Tirols Landeshauptmann Günther Platter (ÖVP) sieht die Bevölkerung und die Politik in der Coronakrise nicht mehr an einem Strang ziehen. Er meinte laut Medienberichten, dass die Stimmung „kippt“. Sicher ist laut einer neuen Studie: Die psychische Belastung steigt.
Der Wunsch vieler nach Öffnungsschritten sei da, sagte Platter zur Wochenmitte. Er sprach sich für eine Diskussion über das Aufsperren von Handel und Schulen aus. Parallel zeigte er sich „verärgert“ über illegale Partys im Bundesland. Die Feiernden würden „ganz Tirol in Verruf bringen“, sagte er und kündigte schärfere Kontrollen an. Platter ortete aber ein Tirol-Bashing, da man bei jeder Kleinigkeit mit dem Finger sofort auf Tirol zeige. Aus Sicht Platters liege das große Problem aber immer noch im privaten Bereich, hier seien die Ansteckungen noch zu hoch. Die Politik müsse nun der Bevölkerung entgegenkommen. Etwaige Öffnungsschritte müssten aber sehr genau abgewogen werden.
Eine Studie der Donau-Universität Krems zeigt indes, dass die Hälfte aller jungen Erwachsenen unter depressiven Symptomen leidet. Seit Beginn der Pandemie untersucht das Department für Psychotherapie und Biopsychosoziale Gesundheit die psychische Gesundheit der Bevölkerung. Bereits im April, Juni und September zeigte sich ein Anstieg depressiver Symptome, Ängste oder Schlafprobleme. Eine neuerliche Studie, gefördert vom österreichischen Bundesverband für Psychotherapie (ÖBVP), belegt rund um den Jahreswechsel eine erneute Verschlechterung. Laut der aktuellen Studie leidet rund ein Viertel der Bevölkerung (26 %) an depressiven Symptomen, 23 % an Angstsymptomen und 18 % an Schlafstörungen. Die Studie umfasst eine repräsentative Bevölkerungsstichprobe von rund 1500 Personen. „Seit der letzten Erhebung im September kam es zu einer neuerlichen deutlichen Verschlechterung der psychischen Gesundheit. Diese Ergebnisse sind alarmierend“, sagte der Studienautor Christoph Pieh.

#### Vorliegende Daten:
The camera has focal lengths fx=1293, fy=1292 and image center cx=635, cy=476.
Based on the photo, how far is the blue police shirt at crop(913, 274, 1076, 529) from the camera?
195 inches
---
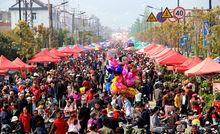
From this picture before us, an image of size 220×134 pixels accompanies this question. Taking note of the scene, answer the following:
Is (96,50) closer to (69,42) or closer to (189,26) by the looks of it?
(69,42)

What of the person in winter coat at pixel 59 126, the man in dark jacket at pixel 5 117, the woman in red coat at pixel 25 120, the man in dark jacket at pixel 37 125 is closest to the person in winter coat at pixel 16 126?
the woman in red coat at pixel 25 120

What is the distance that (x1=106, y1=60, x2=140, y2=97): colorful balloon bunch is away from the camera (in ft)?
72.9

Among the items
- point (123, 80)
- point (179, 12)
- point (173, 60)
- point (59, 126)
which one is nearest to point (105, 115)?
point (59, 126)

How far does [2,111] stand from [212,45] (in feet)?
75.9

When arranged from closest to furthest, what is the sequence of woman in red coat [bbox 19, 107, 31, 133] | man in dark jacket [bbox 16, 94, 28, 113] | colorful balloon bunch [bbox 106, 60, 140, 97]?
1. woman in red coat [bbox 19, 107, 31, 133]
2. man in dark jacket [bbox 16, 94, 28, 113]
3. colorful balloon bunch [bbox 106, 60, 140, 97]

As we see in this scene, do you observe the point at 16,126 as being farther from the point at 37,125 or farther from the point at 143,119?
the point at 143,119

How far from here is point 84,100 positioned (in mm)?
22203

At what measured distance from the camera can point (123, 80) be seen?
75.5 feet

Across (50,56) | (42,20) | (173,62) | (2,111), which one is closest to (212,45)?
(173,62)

#### Aufgabe:
Fasse bitte den gegebenen Textauszug in zwei Sätzen zusammen.

#### Lösung:
Tirols Landeshauptmann Günther Platter sieht die Stimmung in der Coronakrise kippen, spricht sich für eine Diskussion über das Aufsperren von Handel und Schulen aus und kündigt wegen illegaler Partys schärfere Kontrollen an. Laut einer Studie der Donau-Universität Krems hat sich die psychische Gesundheit der Bevölkerung seit September erneut deutlich verschlechtert, wobei rund ein Viertel an depressiven Symptomen leidet.